Internetpräsenz der Internationalen Liga für Menschenrechte

Donnerstag, 5. Mai 2022

Türkei: Willkürliche Verhaftung von Frauenrechtsverteidigerinnen in Diyarbakır

In den frühen Morgenstunden des 16. März 2022 führte die Polizei in Diyarbakır eine Razzia in den Wohnungen von 24 Frauenrechtlerinnen und Aktivistinnen durch und nahm sie willkürlich fest. Am 18. März 2022 wurden 11 von ihnen verhaftet.

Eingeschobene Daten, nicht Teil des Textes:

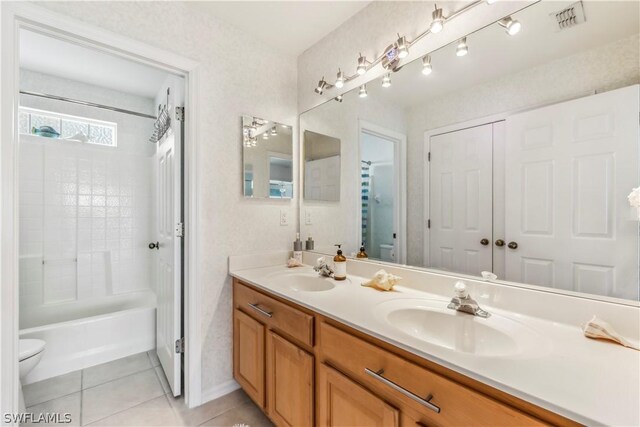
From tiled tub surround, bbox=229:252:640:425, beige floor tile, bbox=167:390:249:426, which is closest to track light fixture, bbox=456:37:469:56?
tiled tub surround, bbox=229:252:640:425

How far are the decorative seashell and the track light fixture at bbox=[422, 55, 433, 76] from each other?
1033mm

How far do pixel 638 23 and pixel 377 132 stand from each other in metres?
1.02

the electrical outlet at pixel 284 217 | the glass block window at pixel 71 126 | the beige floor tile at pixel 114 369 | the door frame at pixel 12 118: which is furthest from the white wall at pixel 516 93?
the glass block window at pixel 71 126

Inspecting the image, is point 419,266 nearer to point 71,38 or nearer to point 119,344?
point 71,38

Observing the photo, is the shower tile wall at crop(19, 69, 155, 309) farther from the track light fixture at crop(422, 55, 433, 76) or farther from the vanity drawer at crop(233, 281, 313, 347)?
the track light fixture at crop(422, 55, 433, 76)

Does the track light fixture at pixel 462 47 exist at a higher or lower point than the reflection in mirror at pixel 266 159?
higher

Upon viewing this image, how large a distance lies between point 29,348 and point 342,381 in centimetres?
202

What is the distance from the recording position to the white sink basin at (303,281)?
160 cm

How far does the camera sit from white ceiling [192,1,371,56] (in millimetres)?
1637

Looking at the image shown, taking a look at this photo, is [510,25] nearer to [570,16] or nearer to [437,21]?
[570,16]

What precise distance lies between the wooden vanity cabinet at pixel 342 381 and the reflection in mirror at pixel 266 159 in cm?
68

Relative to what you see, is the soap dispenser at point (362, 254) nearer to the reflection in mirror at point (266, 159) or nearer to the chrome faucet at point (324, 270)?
the chrome faucet at point (324, 270)

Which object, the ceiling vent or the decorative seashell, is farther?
the decorative seashell

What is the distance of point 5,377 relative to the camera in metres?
1.20
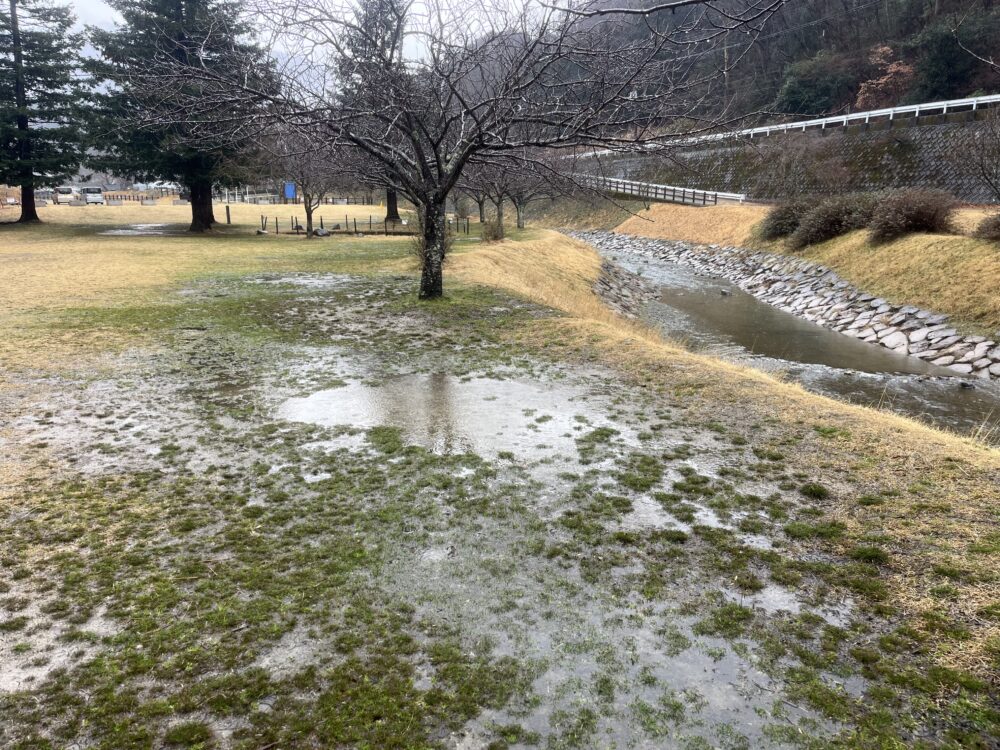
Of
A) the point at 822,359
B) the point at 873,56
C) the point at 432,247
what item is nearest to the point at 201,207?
the point at 432,247

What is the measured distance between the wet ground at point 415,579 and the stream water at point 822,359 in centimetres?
491

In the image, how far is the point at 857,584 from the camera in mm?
3990

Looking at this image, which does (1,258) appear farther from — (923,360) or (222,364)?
(923,360)

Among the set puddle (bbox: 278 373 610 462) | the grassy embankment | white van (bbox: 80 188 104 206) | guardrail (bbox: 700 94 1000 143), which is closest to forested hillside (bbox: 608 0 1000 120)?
guardrail (bbox: 700 94 1000 143)

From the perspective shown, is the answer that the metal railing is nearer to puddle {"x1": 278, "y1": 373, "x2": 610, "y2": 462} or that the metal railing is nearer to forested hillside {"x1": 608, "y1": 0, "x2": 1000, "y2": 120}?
forested hillside {"x1": 608, "y1": 0, "x2": 1000, "y2": 120}

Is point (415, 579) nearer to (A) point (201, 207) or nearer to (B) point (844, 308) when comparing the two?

Die Beobachtungsstelle für den Schutz von Menschenrechtsverteidigerinnen und -verteidigern (FIDH-OMCT), die Menschenrechtsvereinigung (İnsan Hakları Derneği-İHD) und die Menschenrechtsstiftung der Türkei (HRFT, Türkiye İnsan Hakları Vakfı-TİHV) verurteilen diesen neuen Angriff auf Frauenrechtsverteidigerinnen in der Türkei und fordern die Behörden auf, sie unverzüglich und bedingungslos freizulassen. Sie fordern die türkische Regierung auf, die gerichtlichen Schikanen gegen alle Menschenrechtsverteidigerinnen, einschließlich kurdischer Frauenrechtsverteidigerinnen, einzustellen.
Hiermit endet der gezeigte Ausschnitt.